■ Estratto del testo ■
◆ ◆ ◆

La Stampa, 29 aprile 2021
Gli influenze sfidano i generali birmani
Erano impegnati a dare consigli di moda, sfornare ricette, o indossare corone da miss. Ma ora un esercito di influencer, blogger e reginette di bellezza del Sudest asiatico ha deciso di abbandonare la leggerezza dell’essere e diventare attivisti pro-democrazia. E se da noi la ammaliatrice di follower Chiara Ferragni si fa largo nei consigli di amministrazione, in oriente si puntano gli occhi sulla Birmania e la sua democrazia rubata.

◆ ◆ ◆

■ Record forniti ■
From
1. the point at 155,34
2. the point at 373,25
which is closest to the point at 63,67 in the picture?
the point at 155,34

◆ ◆ ◆

■ Esercizio A ■
Indica se ciascuna affermazione concorda con l'estratto. Per ognuna rispondi sì o no e cita alla lettera le parole dell'estratto che lo stabiliscono. (i) L'estratto proviene da La Stampa del 29 aprile 2021. (ii) Secondo l'estratto, gli influencer, i blogger e le reginette di bellezza del Sudest asiatico hanno deciso di diventare attivisti pro-democrazia. (iii) Secondo l'estratto, Chiara Ferragni ha puntato gli occhi sulla Birmania.
■ Esercizio B ■
Per favore, converti le righe dei record in un elenco JSON di stringhe, una stringa per ogni riga, tralasciando le righe vuote.

■ Risposta corretta A ■
(i) Sì: «La Stampa, 29 aprile 2021».
(ii) Sì: «ha deciso di abbandonare la leggerezza dell’essere e diventare attivisti pro-democrazia».
(iii) No: «Chiara Ferragni si fa largo nei consigli di amministrazione».

■ Risposta corretta B ■
[
  "From",
  "1. the point at 155,34",
  "2. the point at 373,25",
  "which is closest to the point at 63,67 in the picture?",
  "the point at 155,34"
]